- _Goal of the exercise_: Copy the records below exactly as they stand. Leave out the pictures.

- _Dataset records_:

........

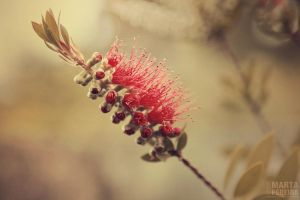 BottleBrush by lost-in-this-world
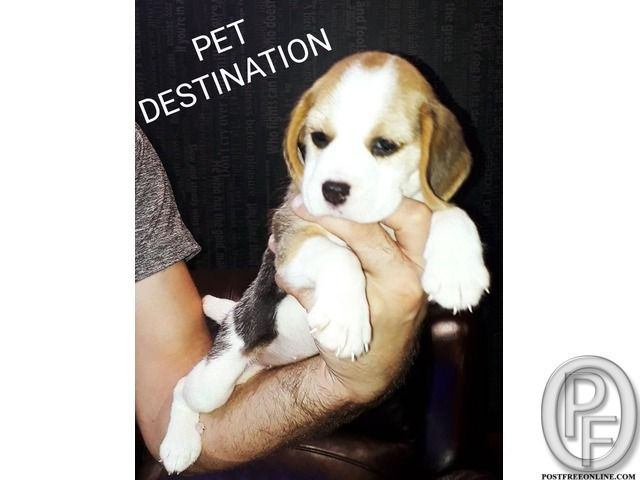 Buy A Beagle Puppy Or Dog In Mumbai Maharashtra India In Pet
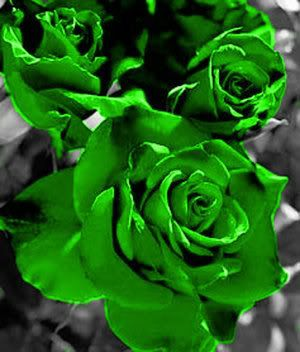 Green Roses ดอกไม ก หลาบ ภาพ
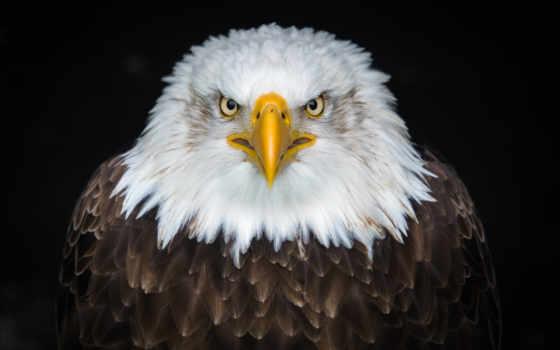 орлан, клюв, ipad, лысый, птица, взгляд,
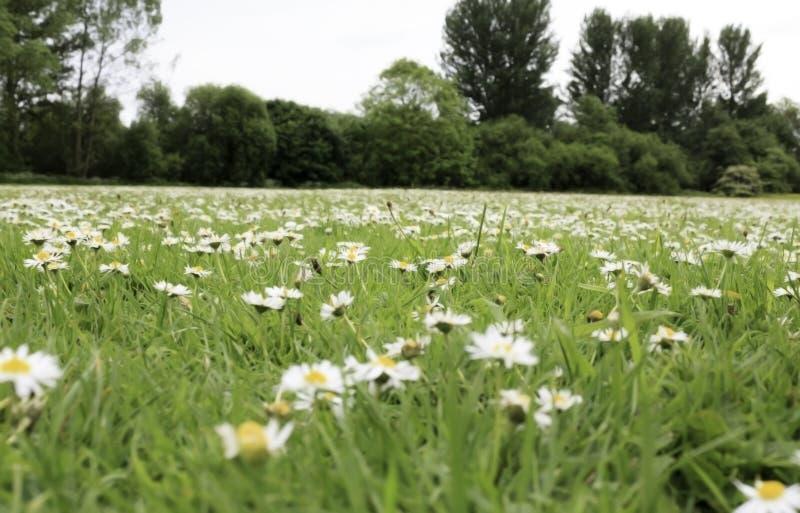 Gebiedshoogtepunt van daisys royalty-vrije stock fotografie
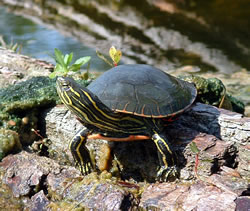 ainted turtle basking near the Loup River in Howard County, Neb. (Alan J. Bartels)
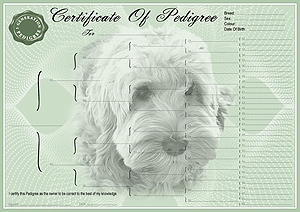 Cockapoo Pedigree Certificates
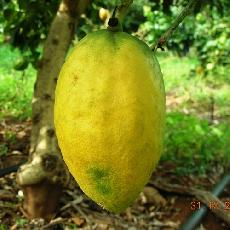 Citrus medica  'Ethrog'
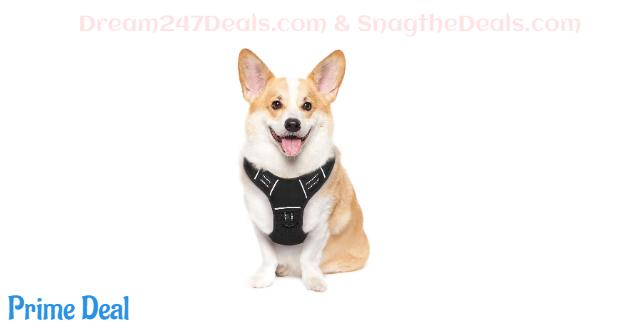 50%off Dog Harness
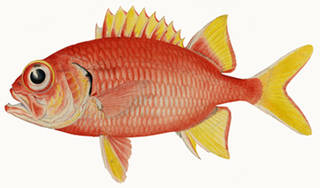 To NMNH Extant Collection (Myripristis chyseres P09545 illustration)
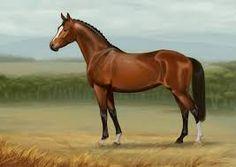 Resultado de imagen para paisajes con caballos salvajes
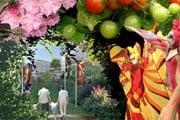 Floriade - праздник цветов и искусства. // floriade.com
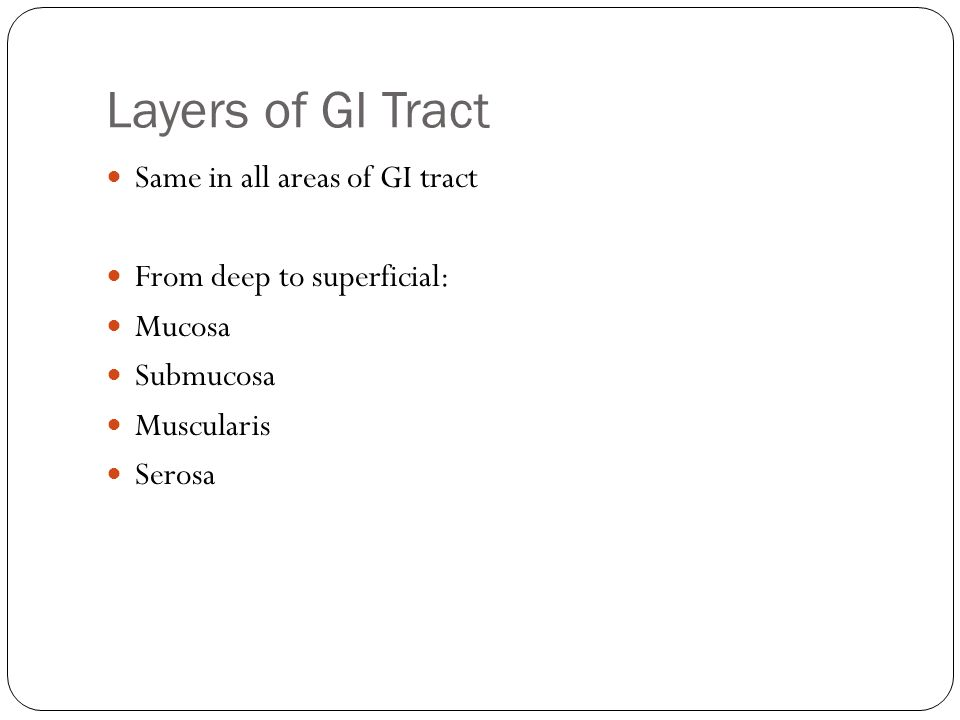 Layers of GI Tract Same in all areas of GI tract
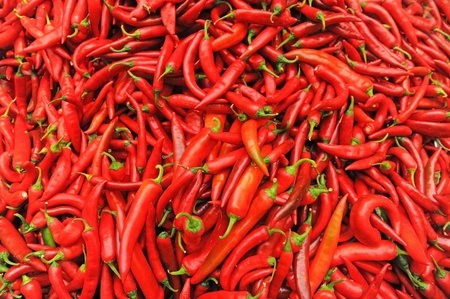 chilli red: chile rojo en el mercado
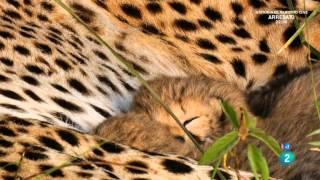 getlinkyoutube.com-Grandes documentales - La madre guepardo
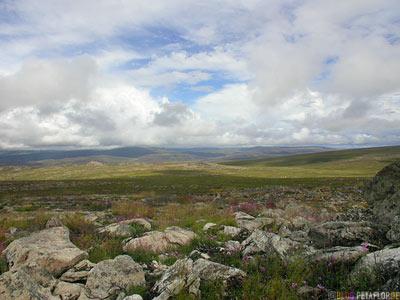 Arctic-Alpine-Tundra-Fairbanks-to-Arctic-Circle-Nordpolarkreis-Dalton-Highway-to-Prudhoe-Bay-Alaska-USA-DSCN1109.jpg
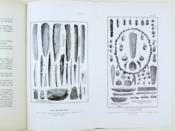 L'abri Blanchard des Roches (commune de Sergeac). Gisement aurignacien moyen. - Couverture - Format classique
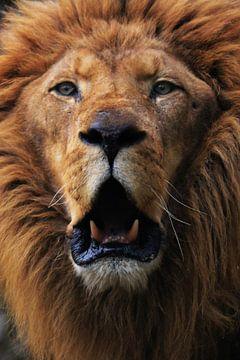 Lion van Sjoerd Reitsma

........

- _Solved problem_:
 BottleBrush by lost-in-this-world
 Buy A Beagle Puppy Or Dog In Mumbai Maharashtra India In Pet
 Green Roses ดอกไม ก หลาบ ภาพ
 орлан, клюв, ipad, лысый, птица, взгляд,
 Gebiedshoogtepunt van daisys royalty-vrije stock fotografie
 ainted turtle basking near the Loup River in Howard County, Neb. (Alan J. Bartels)
 Cockapoo Pedigree Certificates
 Citrus medica  'Ethrog'
 50%off Dog Harness
 To NMNH Extant Collection (Myripristis chyseres P09545 illustration)
 Resultado de imagen para paisajes con caballos salvajes
 Floriade - праздник цветов и искусства. // floriade.com
 Layers of GI Tract Same in all areas of GI tract
 chilli red: chile rojo en el mercado
 getlinkyoutube.com-Grandes documentales - La madre guepardo
 Arctic-Alpine-Tundra-Fairbanks-to-Arctic-Circle-Nordpolarkreis-Dalton-Highway-to-Prudhoe-Bay-Alaska-USA-DSCN1109.jpg
 L'abri Blanchard des Roches (commune de Sergeac). Gisement aurignacien moyen. - Couverture - Format classique
 Lion van Sjoerd Reitsma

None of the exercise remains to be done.